-- SOURCE EXTRACT follows --

Wikipedia:Wikipedia Signpost/2024-01-31/Recent research
Article display preview: | This is a draft of a potential Signpost article, and should not be interpreted as a finished piece. Its content is subject to review by the editorial team and ultimately by JPxG, the editor in chief. Please do not link to this draft as it is unfinished and the URL will change upon publication. If you would like to contribute and are familiar with the requirements of a Signpost article, feel free to be bold in making improvements!
|
YOUR ARTICLE'S DESCRIPTIVE TITLE HERE
A monthly overview of recent academic research about Wikipedia and other Wikimedia projects, also published as the Wikimedia Research Newsletter.
A "lack of bureaucratic openness and rules constraining administrator behavior" enabled nationalist takeover of Croatian Wikipedia
- Reviewed by Bri and Tilman Bayer
A paper titled "Governance Capture in a Self-Governing Community: A Qualitative Comparison of the Serbo-Croatian Wikipedias"[1] (accepted for publication in the CSCW 2024 proceedings) examines the well-known case of the Croatian Wikipedia hijacking by far-right nationalists (from at least 2011 to 2020), and asks why the similarly situated Serbian, Bosnian and Serbo-Croatian Wikipedias managed to escape this fate.
As summarized in a post by the University of Washington's Center for an Informed Public (an interdisciplinary center involving UW's Information School, School of Law, and Department of Human Centered Design & Engineering), on the Croatian Wikipedia
[A] cabal [of nationalist editors] seized complete control of the governance of the encyclopedia, banned and blocked those who disagreed with them, and operated a network of fake accounts to give the appearance of grassroots support for their policies...
— CIP summary
This has already been documented in detail in a report commissioned by the Wikimedia Foundation (see e.g. prior Signpost coverage: "Croatian Wikipedia: capture and release", Disinformation report, 2021-06-27 and "Wikimedia Foundation builds 'Knowledge Integrity Risk Observatory' to enable communities to monitor at-risk Wikipedias", Recent research, 2022-11-28).

-- SOURCE EXTRACT concluded --
-- AVAILABLE DATA follows --

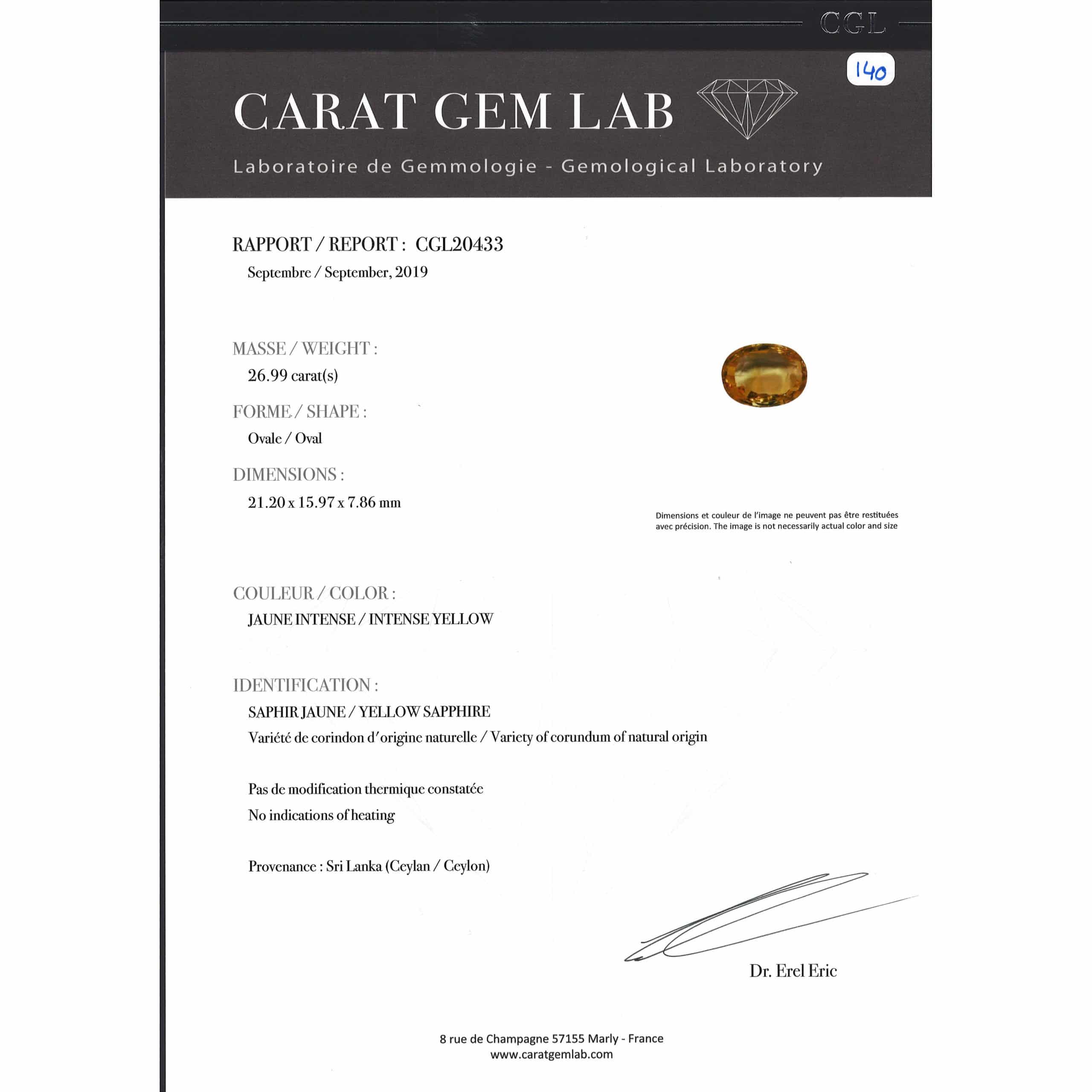 CGL

140

CARAT GEM LAB

Laboratoire de Gemmologie - Gemological Laboratory

RAPPORT / REPORT : CGL20433
Septembre / September, 2019

MASSE / WEIGHT :
26.99 carat(s)

FORME / SHAPE :
Ovale / Oval

DIMENSIONS :
21.20 x 15.97 x 7.86 mm

Dimensions et couleur de l'image ne peuvent pas être restituées avec précision. The image is not necessarily actual color and size

COULEUR / COLOR :
JAUNE INTENSE / INTENSE YELLOW

IDENTIFICATION :
SAPHIR JAUNE / YELLOW SAPPHIRE
Variété de corindon d'origine naturelle / Variety of corundum of natural origin

Pas de modification thermique constatée
No indications of heating

Provenance : Sri Lanka (Ceylan / Ceylon)

Dr. Erel Eric

8 rue de Champagne 57155 Marly - France
www.caratgemlab.com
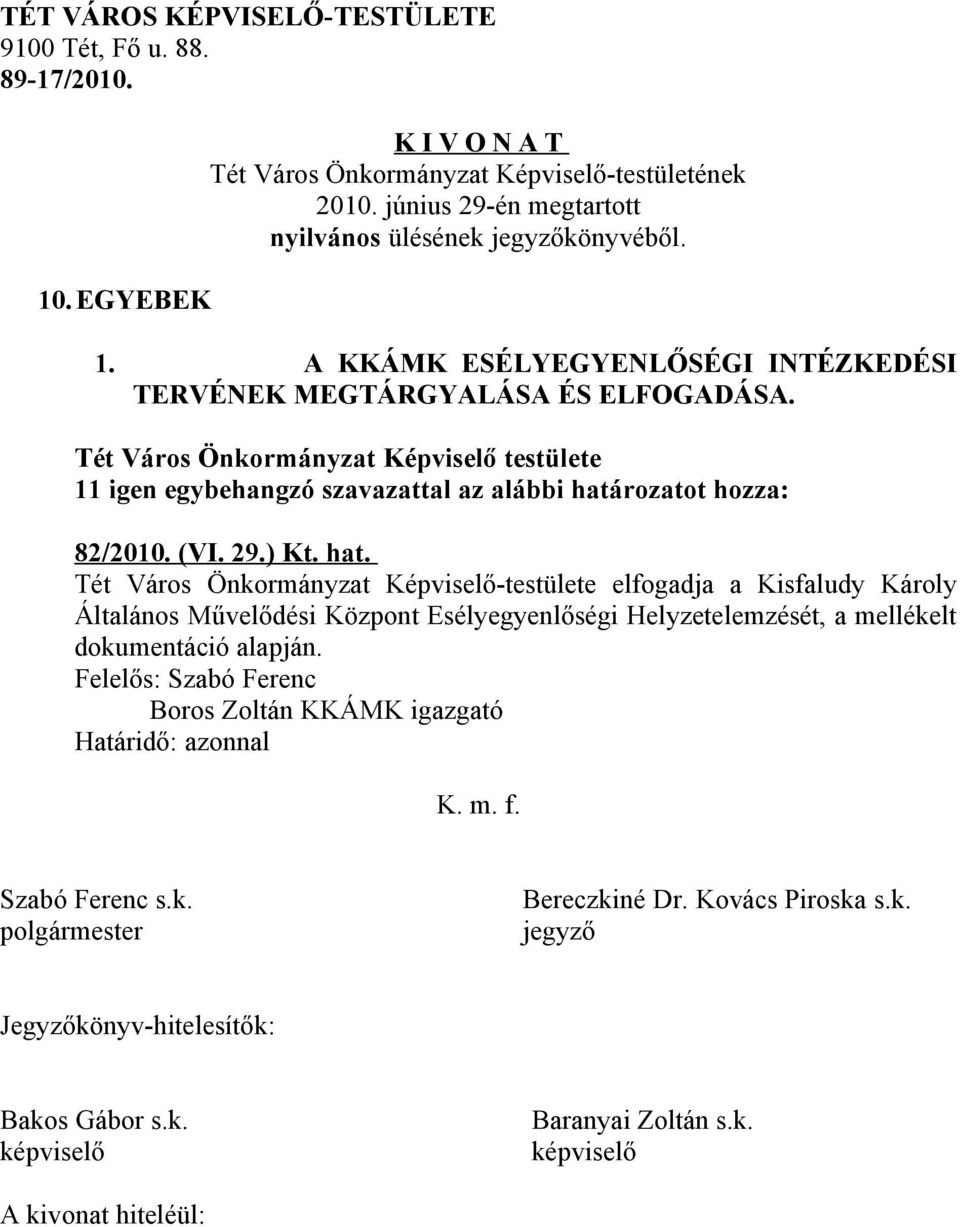 TÉT VÁROS KÉPVISELŐ-TESTÜLETE
9100 Tét, Fő u. 88.
89-17/2010.

K I V O N A T
Tét Város Önkormányzat Képviselő-testületének
2010. június 29-én megtartott
nyilvános ülésének jegyzőkönyvéből.

10. EGYEBEK

1. A KKÁMK ESÉLYEGYENLŐSÉGI INTÉZKEDÉSI TERVÉNEK MEGTÁRGYALÁSA ÉS ELFOGADÁSA.

Tét Város Önkormányzat Képviselő testülete
11 igen egybehangzó szavazattal az alábbi határozatot hozza:

82/2010. (VI. 29.) Kt. hat.
Tét Város Önkormányzat Képviselő-testülete elfogadja a Kisfaludy Károly Általános Művelődési Központ Esélyegyenlőségi Helyzetelemzését, a mellékelt dokumentáció alapján.
Felelős: Szabó Ferenc
Boros Zoltán KKÁMK igazgató
Határidő: azonnal

K. m. f.

Szabó Ferenc s.k.
polgármester

Bereczkiné Dr. Kovács Piroska s.k.
jegyző

Jegyzőkönyv-hitelesítők:

Bakos Gábor s.k.
képviselő

Baranyai Zoltán s.k.
képviselő

A kivonat hiteléül:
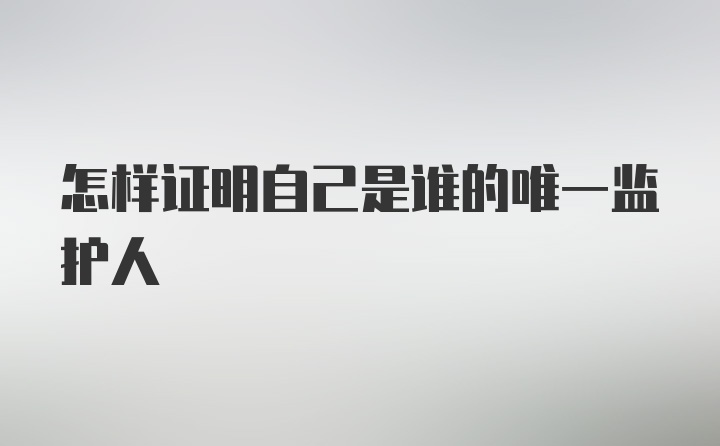 怎样证明自己是谁的唯一监护人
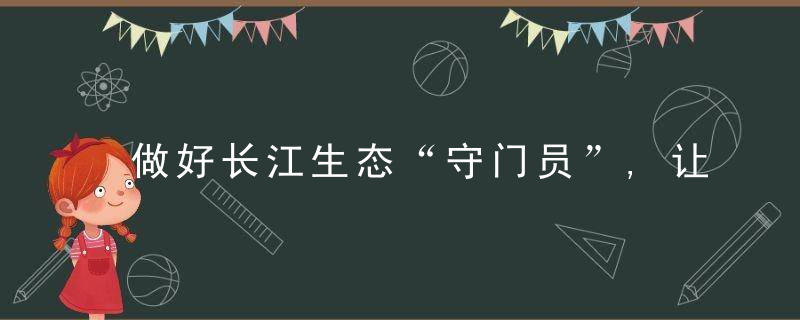 做好长江生态“守门员”，让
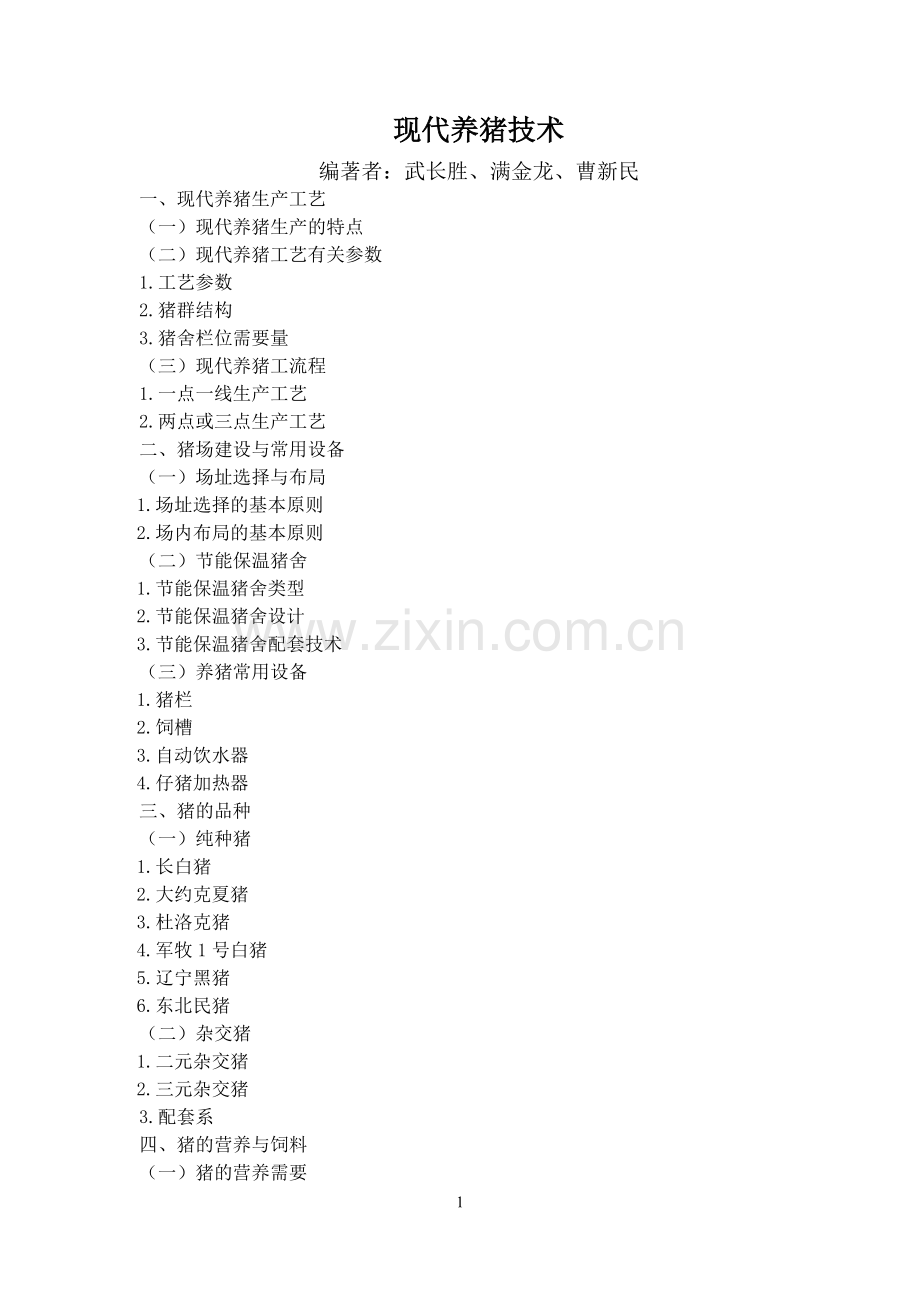 现代养猪技术

编著者：武长胜、满金龙、曹新民

一、现代养猪生产工艺
（一）现代养猪生产的特点
（二）现代养猪工艺有关参数
1.工艺参数
2.猪群结构
3.猪舍栏位需要量
（三）现代养猪工流程
1.一点一线生产工艺
2.两点或三点生产工艺
二、猪场建设与常用设备
（一）场址选择与布局
1.场址选择的基本原则
2.场内布局的基本原则
（二）节能保温猪舍
1.节能保温猪舍类型
2.节能保温猪舍设计
3.节能保温猪舍配套技术
（三）养猪常用设备
1.猪栏
2.饲槽
3.自动饮水器
4.仔猪加热器
三、猪的品种
（一）纯种猪
1.长白猪
2.大约克夏猪
3.杜洛克猪
4.军牧1号白猪
5.辽宁黑猪
6.东北民猪
（二）杂交猪
1.二元杂交猪
2.三元杂交猪
3.配套系
四、猪的营养与饲料
（一）猪的营养需要

1

www.zixin.com.cn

-- AVAILABLE DATA concluded --

EXERCISES:
A) Which University of Washington units does the review of research on the Croatian Wikipedia name as part of the Center for an Informed Public?
B) Write what comes next in the review of research on the Croatian Wikipedia, starting after its final sentence.

ANSWERS TO THE TASKS:
A)
Information School
School of Law
Department of Human Centered Design & Engineering

B)
However, the present paper's findings go beyond that, focusing on the capture of governance on Croatian Wikipedia as distinguished from other language-group wikis where it did not happen, particularly the Serbian Wikipedia. The findings point at weak policies and norms that allowed capture to happen, especially the lack of policies around blocking, and the importance of integrity amongst the community's bureaucrats, who can grant and remove admin permissions.
The researchers used a grounded theory approach, specifically a "qualitative analysis of interview data with a range of participants in Croatian and Serbian Wikipedia and in the broader Wikipedia community" (15 interviews in total). Based on this,
... we arrived at three propositions that, together, help explain why Croatian Wikipedia succumbed to capture while Serbian Wikipedia did not:
1. Perceived Value as a Target. Is the project worth expending the effort to capture?
2. Bureaucratic Openness. How easy is it for contributors outside the core founding team to ascend to local governance positions?
3. Institutional Formalization. To what degree does the project prefer personalistic, informal forms of organization over formal ones?
We found that both Croatian Wikipedia and Serbian Wikipedia were attractive targets for far-right nationalist capture due to their sizable readership and resonance with a national identity. However, we also found that the two projects diverged early on in their trajectories in terms of how open they remained to new contributors ascending to local governance positions and the degree to which they privileged informal relationships over formal rules and processes as organizing principles of the project. Ultimately, Croatian’s relative lack of bureaucratic openness and rules constraining administrator behavior created a window of opportunity for a motivated contingent of editors to seize control of the governance mechanisms of the project.
The authors state in the paper that it is the first academic work they know of "that has considered how distributed influence operations target, become deeply engaged with, and are facilitated by institutional and organizational arrangements within peer production communities like Wikipedia".
Briefly
- See the page of the monthly Wikimedia Research Showcase for videos and slides of past presentations.
Other recent publications
Other recent publications that could not be covered in time for this issue include the items listed below. Contributions, whether reviewing or summarizing newly published research, are always welcome.
- Compiled by Tilman Bayer
"From academic to media capital: To what extent does the scientific reputation of universities translate into Wikipedia attention?"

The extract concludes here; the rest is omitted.